Filtration classes — what F7, G4 and HEPA actually mean
Ventilation system filters are graded to EN 779 / ISO 16890. G4 is a coarse pre-filter (captures lint, hair, large dust). F7 is a fine filter (captures most pollen and PM10 particulates) — the standard recommendation for MVHR fresh-air intake in pollen-sensitive households. F9 captures finer PM2.5 particulates. HEPA filters (H13/H14) are used in clinical environments — they capture 99.95%+ of all particles down to 0.3 microns, including bacterial and viral aerosols. We specify filter classes against the local environment (coastal salt, agricultural pollen, urban PM2.5) and the building use.

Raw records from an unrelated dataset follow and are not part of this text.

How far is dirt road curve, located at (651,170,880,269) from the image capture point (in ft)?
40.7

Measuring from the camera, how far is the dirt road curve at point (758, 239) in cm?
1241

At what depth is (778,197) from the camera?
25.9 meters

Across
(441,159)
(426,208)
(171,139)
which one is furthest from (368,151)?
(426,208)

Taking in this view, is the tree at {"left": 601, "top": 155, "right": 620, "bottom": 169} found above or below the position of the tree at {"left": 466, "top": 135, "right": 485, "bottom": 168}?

How ventilation works alongside air conditioning
Air conditioning and ventilation do different jobs and shouldn't be confused. Air conditioning controls room temperature by recirculating and tempering the air already in the room. Ventilation brings fresh air in from outside and removes stale air to outside. A building with great air conditioning and no ventilation feels cool but stuffy; a building with great ventilation and no air conditioning feels fresh but hot. We design both together — the air conditioning handles temperature, the ventilation handles air quality, and the two systems are sized and zoned to complement each other.
Part F, Part L and Building Regulations compliance
Building Regulations Part F (ventilation) and Part L (conservation of fuel and power) together require mechanical ventilation on most new-build dwellings, major refurbishments and most commercial fit-outs. The system must be designed to a specified air-change rate per building type, commissioned with measured airflows at every grille, and signed off by an appropriately qualified person. We design, install and provide commissioning paperwork that meets both — meaning your building control sign-off doesn't stall on the ventilation package.